##### ARTICLE
Le président ougandais, Yoweri Museveni, a promulgué, lundi 24 février, une loi controversée qui durcit la répression de l'homosexualité. Les relations homosexuelles sont déjà passibles de la prison à vie en Ouganda, mais cette législation, adoptée à une écrasante majorité le 20 décembre par le Parlement, interdit également toute « promotion » de l'homosexualité, criminalise le soutien aux homosexuels et rend obligatoire la dénonciation de quiconque s'affichant homosexuel. Les détails de la loi anti-homosexualité de 2014 (en PDF).
L'activisme des organisations internationales de défense des droits humains a permis de bloquer pendant deux ans et demi le vote de cette loi, et pourrait avoir joué dans le retrait de la peine capitale dans l'éventail des sanctions qu'elle prévoit. Mais au vu de la dureté de la législation, des organisations non gouvernementales et des Etats craignent qu'elle ne lance une véritable chasse aux sorcières.
##########
##### DONNÉES FOURNIES
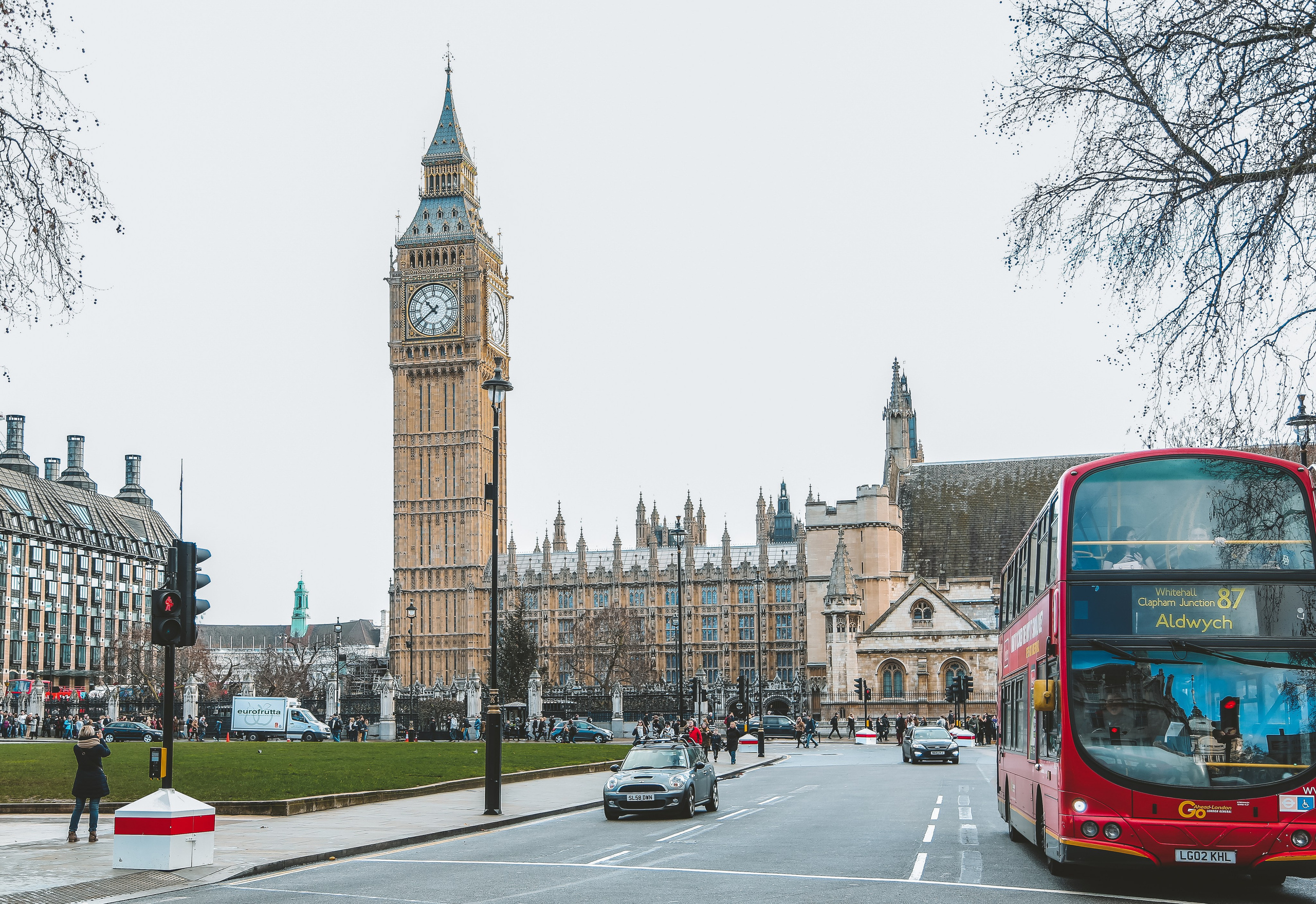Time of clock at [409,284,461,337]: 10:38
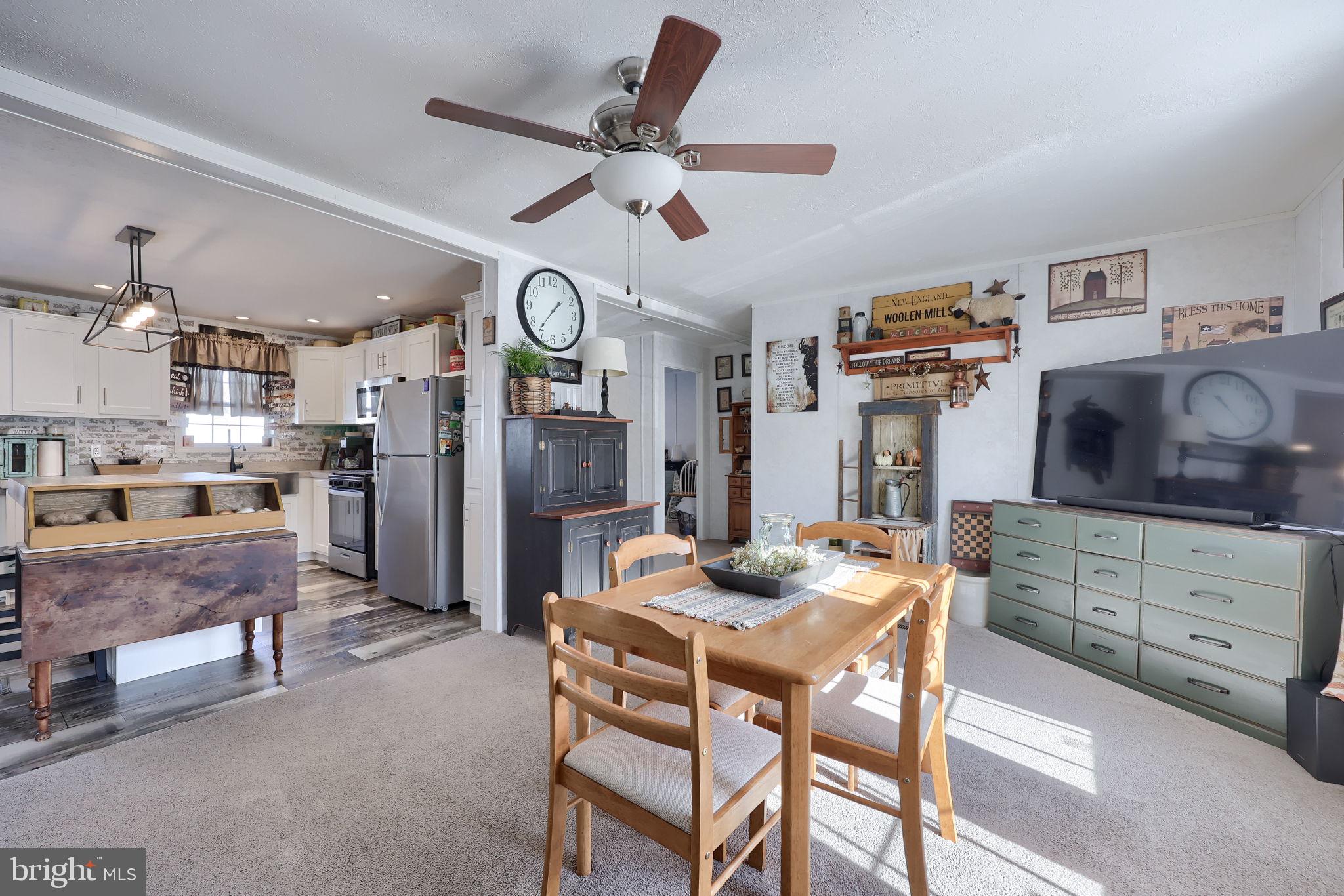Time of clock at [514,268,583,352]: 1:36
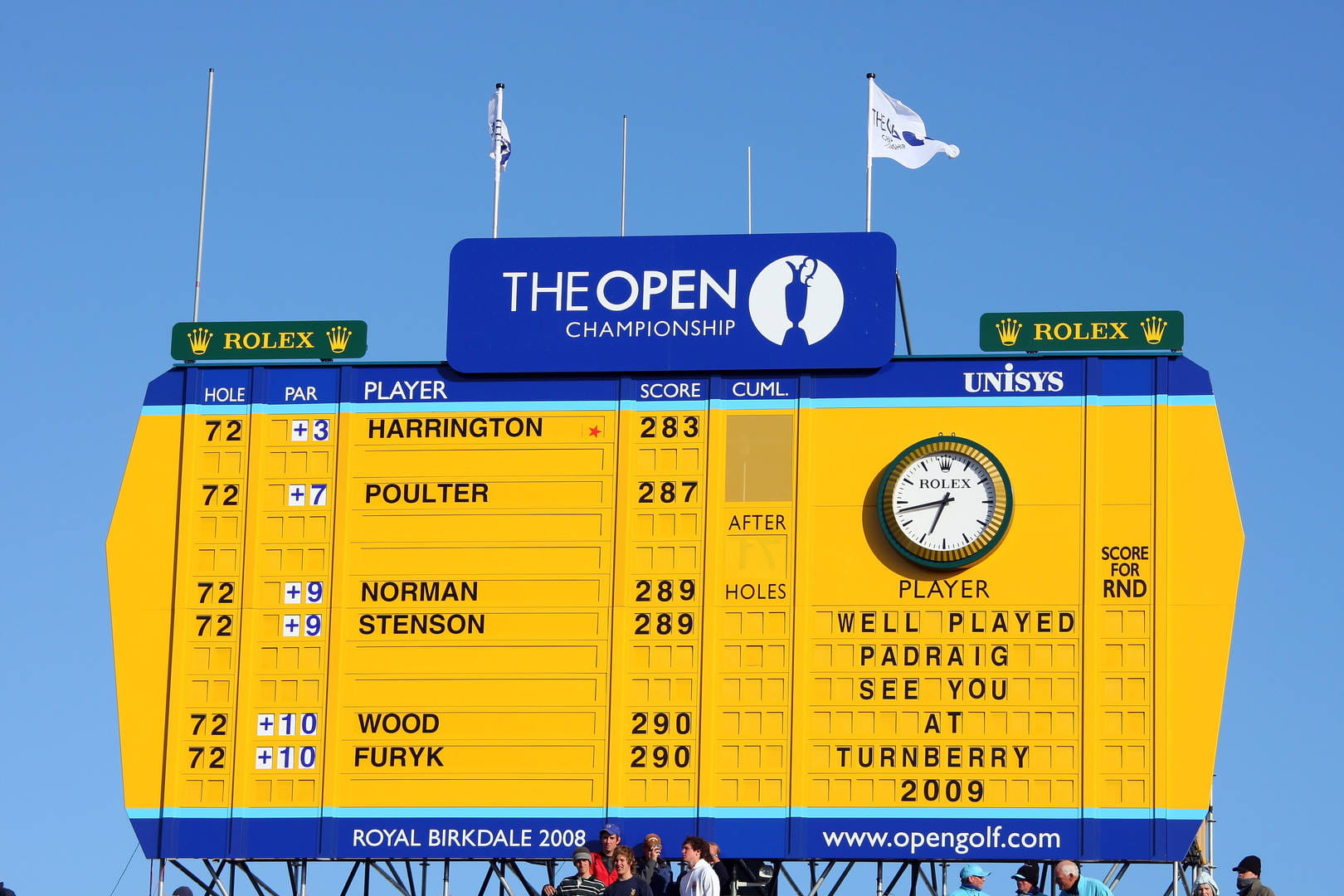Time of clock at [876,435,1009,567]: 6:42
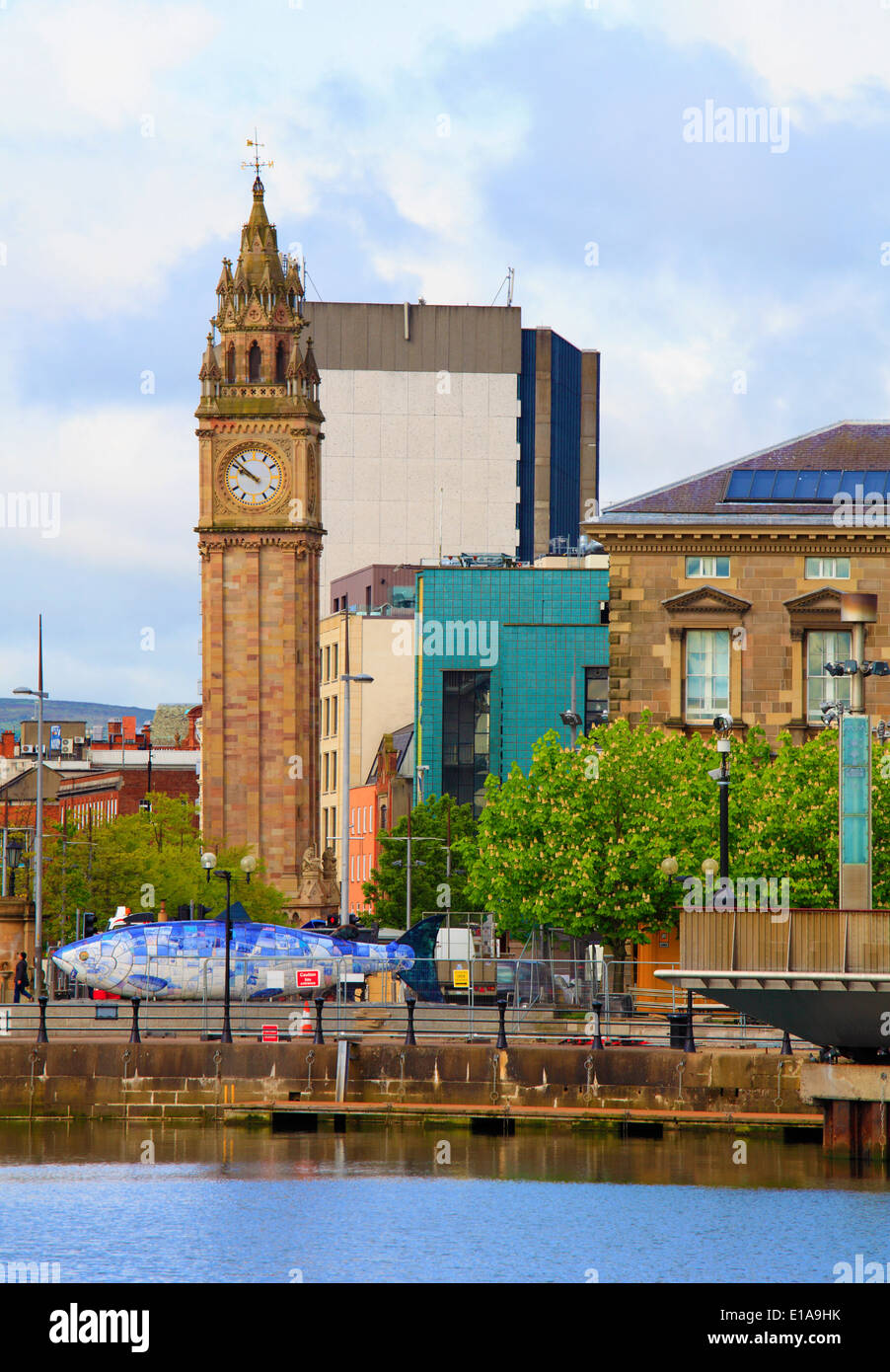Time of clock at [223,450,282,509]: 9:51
##########
**ÉNONCÉ 1**
Traduisez en anglais cette phrase de l'article sur la loi ougandaise contre l'homosexualité : « Mais au vu de la dureté de la législation, des organisations non gouvernementales et des Etats craignent qu'elle ne lance une véritable chasse aux sorcières. »
**ÉNONCÉ 2**
Poursuivez l'article consacré à la loi ougandaise contre l'homosexualité à partir de sa dernière phrase.

**PRODUCTION ATTENDUE 1**
But in view of the harshness of the legislation, non-governmental organizations and states fear that it could launch a veritable witch hunt.

**PRODUCTION ATTENDUE 2**
DÉLATION ET INCITATION À LA HAINE
« La loi en Ouganda est extrêmement dure. Non seulement les pratiques homosexuelles sont réprimées et condamnées, mais la loi oblige les personnes qui auraient tendance à être tolérantes vis-à-vis des pratiques homosexuelles, à faire de la délation », commente Drissa Traoré, vice-président de la Fédération internationale des droits de l'homme (FIDH).
« Pour le moment, les termes de la loi sont assez vagues et ils ne prendront tout leur sens qu'une fois qu'elle sera appliquée. Mais la loi rend tout le monde complice et nous craignons qu'il y ait à nouveau une chasse anti-homosexuelle en Ouganda », ajoute Guillaume Bonnet, chargé de campagnes pour l'organisation All Out, qui mobilise deux millions de personnes dans le monde.
Ces craintes se voient confirmées par la publication, mardi 25 février, en « une » du tabloïd ougandais Red Pepper, d'une liste des « 200 principaux homos d'Ouganda » présumés, en majorité des personnes n'ayant jamais fait état publiquement de leur orientation sexuelle. Parmi elles, un responsable d'une association de défense des minorités sexuelles, un prêtre catholique, une rappeuse renommée et une militante connue de la cause homosexuelle.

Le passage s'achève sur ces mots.